» **Getoonde tekst**
★ ★ ★ ★ ★

Conclusie hoger beroep en bespreking beroepsgronden
3.       Het hoger beroep is gegrond. De uitspraak van de rechtbank wordt vernietigd. Het is niet nodig wat de staatssecretaris verder heeft aangevoerd te bespreken. De Afdeling beoordeelt het beroep. Daarbij bespreekt zij alleen beroepsgronden waarover de rechtbank nog geen oordeel heeft gegeven en waarop na de overwegingen in hoger beroep nog moet worden beslist. Ook toetst zij de rechtmatigheid van de bewaring ambtshalve.
4.       De vreemdeling heeft betoogd dat de staatssecretaris onvoldoende voortvarend heeft gehandeld. Daarvoor voert hij aan dat hij ten tijde van de beroepsprocedure nog steeds in bewaring verbleef, terwijl er dagelijks vluchten vertrekken naar Warschau en hij een geldige Poolse identiteitskaart heeft.
De Afdeling stelt vast dat de staatssecretaris op 24 april 2023, dus op de vierde dag van de bewaring, de eerste handeling ter voorbereiding van de (feitelijke) uitzetting of overdracht heeft verricht door een uittreksel uit de Justitiële Documentatie aan het dossier toe te voegen. Op 25 april 2023 heeft een vertrekgesprek plaatsgevonden en op diezelfde dag heeft de staatssecretaris een vlucht aangevraagd. De Afdeling ziet in deze werkwijze geen aanknopingspunten voor het oordeel dat de staatssecretaris in dit geval onvoldoende voortvarend aan de overdracht van de vreemdeling heeft gewerkt. De Afdeling wijst ter vergelijking op haar uitspraak van 26 juli 2023, ECLI:NL:RVS:2023:2829, onder 10. Daarom slaagt deze beroepsgrond niet.

★ ★ ★ ★ ★

» **Rijen**
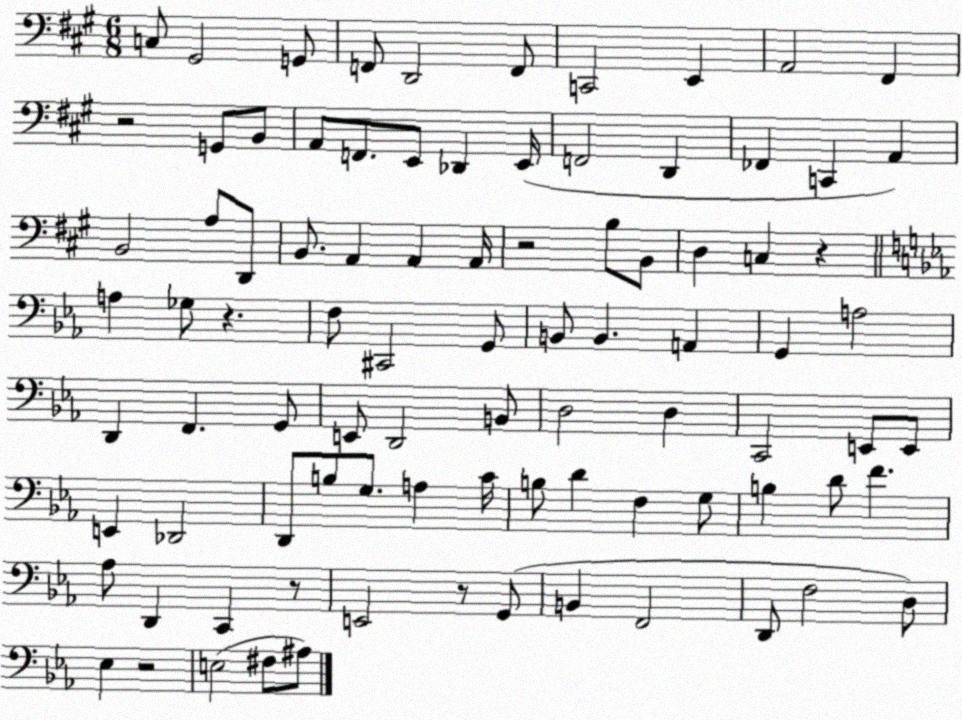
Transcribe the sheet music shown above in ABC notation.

X:1
T:Untitled
M:6/8
L:1/4
K:A
C,/2 ^G,,2 G,,/2 F,,/2 D,,2 F,,/2 C,,2 E,, A,,2 ^F,, z2 G,,/2 B,,/2 A,,/2 F,,/2 E,,/2 _D,, E,,/4 F,,2 D,, _F,, C,, A,, B,,2 A,/2 D,,/2 B,,/2 A,, A,, A,,/4 z2 B,/2 B,,/2 D, C, z A, _G,/2 z F,/2 ^C,,2 G,,/2 B,,/2 B,, A,, G,, A,2 D,, F,, G,,/2 E,,/2 D,,2 B,,/2 D,2 D, C,,2 E,,/2 E,,/2 E,, _D,,2 D,,/2 B,/2 G,/2 A, C/4 B,/2 D F, G,/2 B, D/2 F _A,/2 D,, C,, z/2 E,,2 z/2 G,,/2 B,, F,,2 D,,/2 F,2 D,/2 _E, z2 E,2 ^F,/2 ^A,/2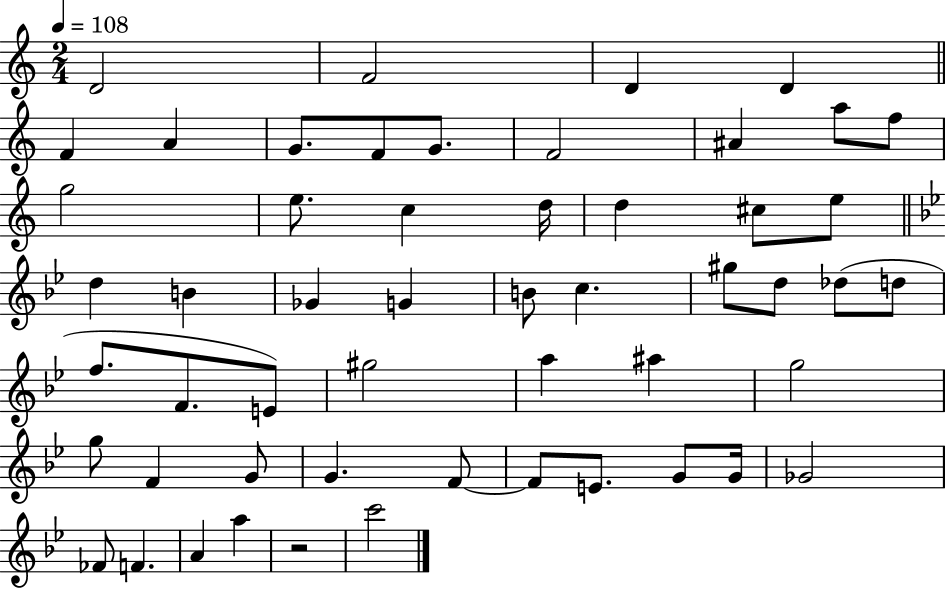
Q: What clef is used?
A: treble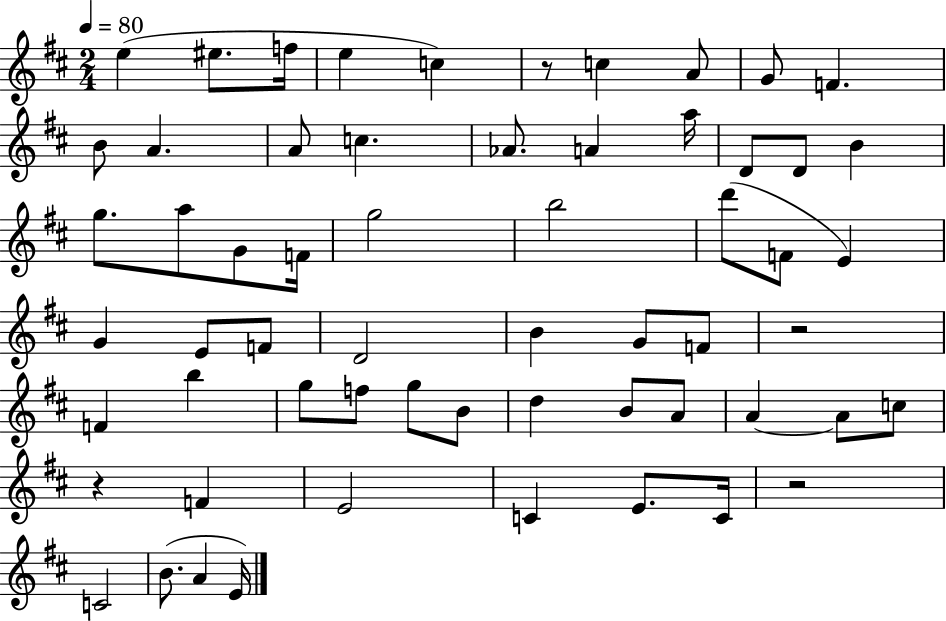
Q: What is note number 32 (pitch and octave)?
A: D4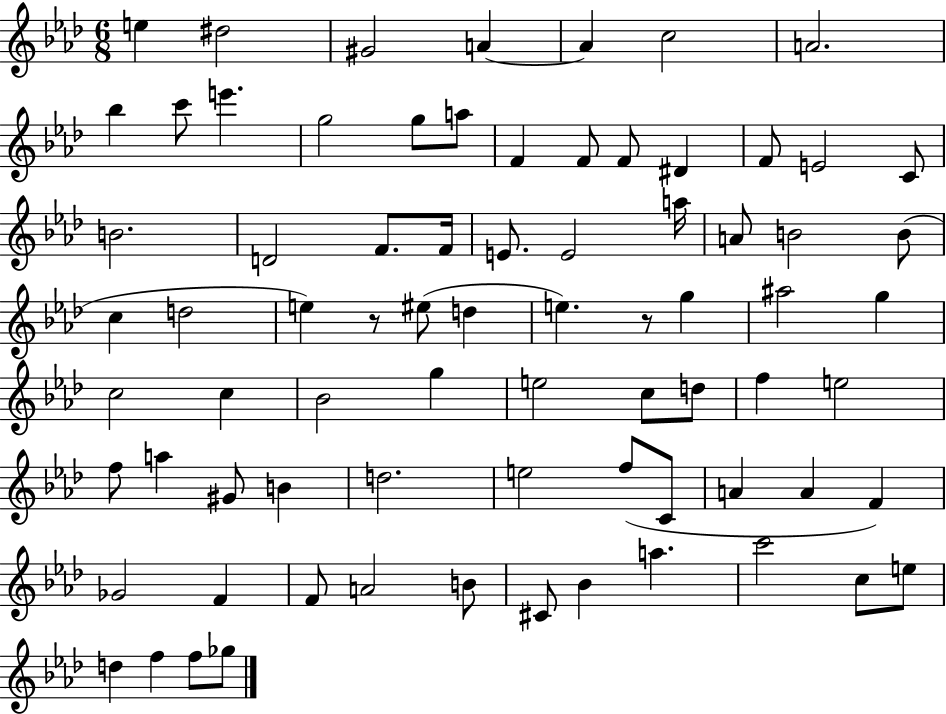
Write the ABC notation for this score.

X:1
T:Untitled
M:6/8
L:1/4
K:Ab
e ^d2 ^G2 A A c2 A2 _b c'/2 e' g2 g/2 a/2 F F/2 F/2 ^D F/2 E2 C/2 B2 D2 F/2 F/4 E/2 E2 a/4 A/2 B2 B/2 c d2 e z/2 ^e/2 d e z/2 g ^a2 g c2 c _B2 g e2 c/2 d/2 f e2 f/2 a ^G/2 B d2 e2 f/2 C/2 A A F _G2 F F/2 A2 B/2 ^C/2 _B a c'2 c/2 e/2 d f f/2 _g/2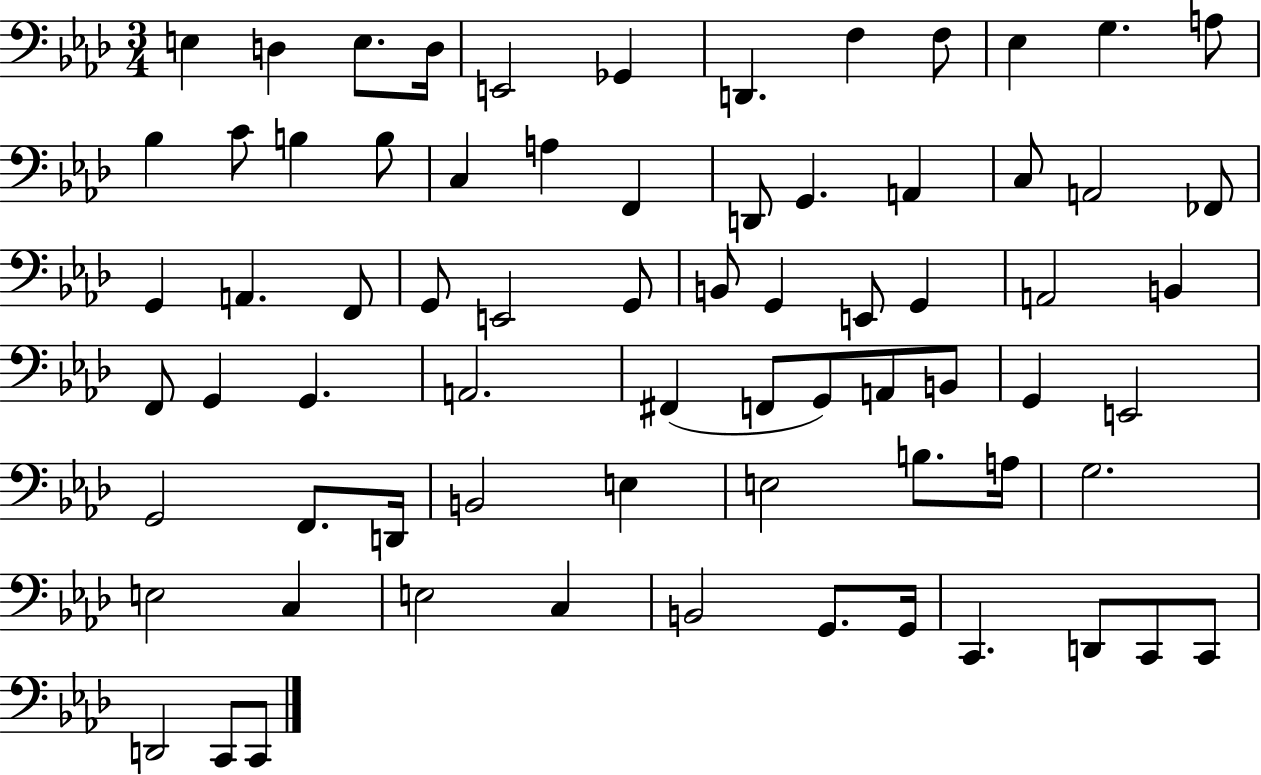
E3/q D3/q E3/e. D3/s E2/h Gb2/q D2/q. F3/q F3/e Eb3/q G3/q. A3/e Bb3/q C4/e B3/q B3/e C3/q A3/q F2/q D2/e G2/q. A2/q C3/e A2/h FES2/e G2/q A2/q. F2/e G2/e E2/h G2/e B2/e G2/q E2/e G2/q A2/h B2/q F2/e G2/q G2/q. A2/h. F#2/q F2/e G2/e A2/e B2/e G2/q E2/h G2/h F2/e. D2/s B2/h E3/q E3/h B3/e. A3/s G3/h. E3/h C3/q E3/h C3/q B2/h G2/e. G2/s C2/q. D2/e C2/e C2/e D2/h C2/e C2/e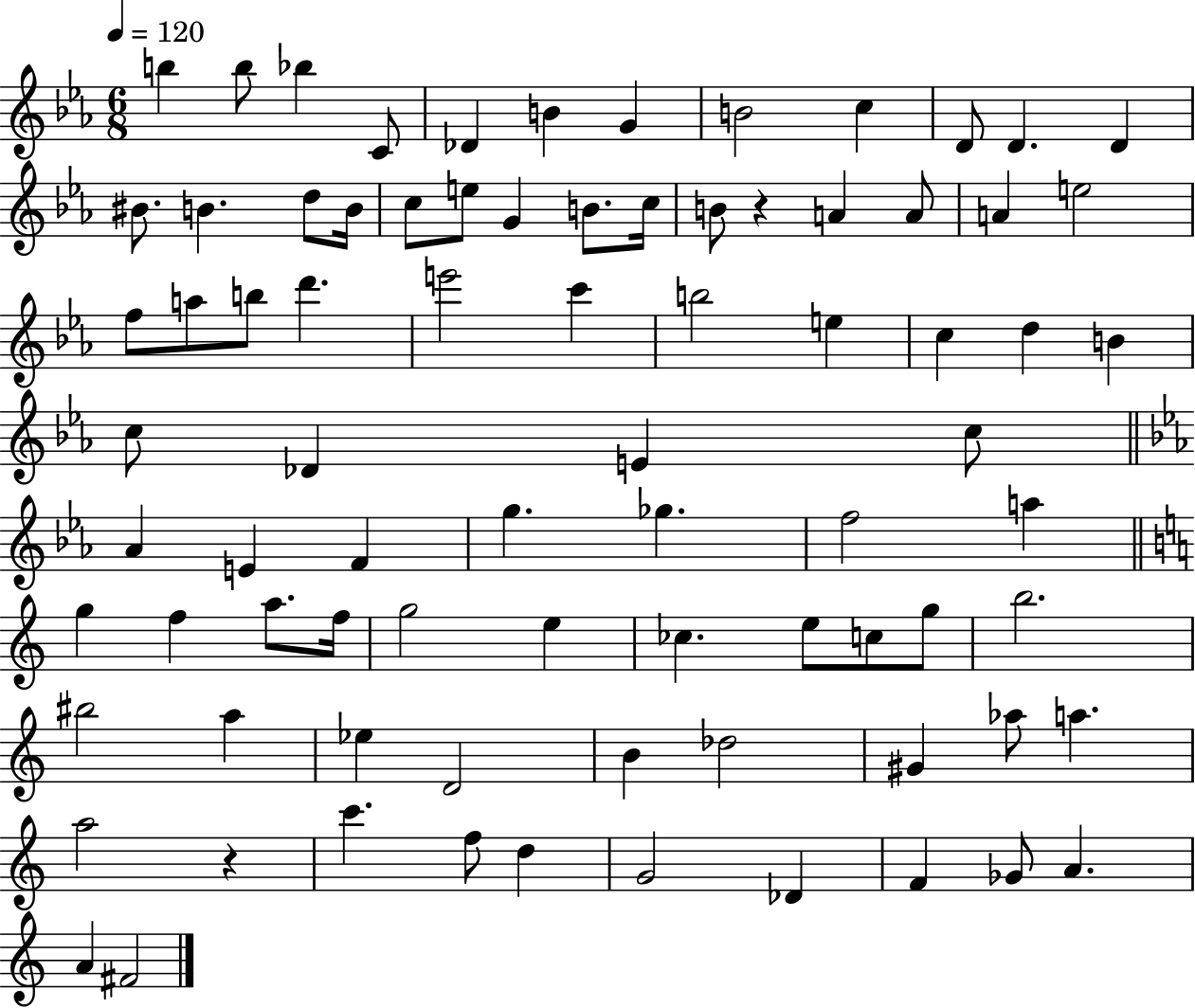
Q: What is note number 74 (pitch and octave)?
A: Db4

★ ★ ★ ★ ★

» **Opdrachten**
[A] Vertaal de zin "Op 25 april 2023 heeft een vertrekgesprek plaatsgevonden en op diezelfde dag heeft de staatssecretaris een vlucht aangevraagd." uit de tekst over de vreemdelingenbewaring in het Engels.
[B] Geef het vervolg van de tekst over de vreemdelingenbewaring, te beginnen na de laatste zin.

» **Eindresultaten**
[A] On April 25, 2023, a departure interview took place, and on that same day the State Secretary requested a flight.

[B]
5.       De vreemdeling heeft verder betoogd dat een overdracht naar Polen in strijd is met zijn recht op een eerlijk proces (artikel 6 van het EVRM), omdat hij dan de behandeling van zijn openstaande strafzaak in Nederland niet kan bijwonen. Met dit betoog wil de vreemdeling voorkomen dat hij wordt uitgezet. Maar in de huidige procedure wordt alleen getoetst of de vreemdeling zijn vrijheid mocht worden ontnomen. Ook als de Afdeling in deze procedure oordeelt dat de staatssecretaris de vreemdeling ten onrechte in bewaring heeft gesteld, betekent dat niet dat hij niet bevoegd was om hem uit te zetten. Daarom slaagt deze beroepsgrond niet.
6.       De vreemdeling heeft tot slot betoogd dat de omstandigheden waaronder hij in detentie verblijft, maken dat de bewaringsmaatregel in strijd is met zijn recht op vrijheid en veiligheid (artikel 5, vierde lid, van het EVRM) en zijn recht op eerbiediging van zijn privéleven (artikel 8 van het EVRM). Maar met dit betoog gaat de vreemdeling eraan voorbij dat de bewaringsrechter niet kan oordelen over de wijze waarop feitelijk uitvoering wordt gegeven aan het regime binnen het detentiecentrum waar de vreemdeling in bewaring is gesteld. Daarvoor staat volgens vaste rechtspraak van de Afdeling namelijk een andere rechtsgang open. De Afdeling wijst ter vergelijking op haar uitspraak van 29 december 2022, ECLI:NL:RVS:2022:4002, onder 2. Daarom slaagt deze beroepsgrond niet.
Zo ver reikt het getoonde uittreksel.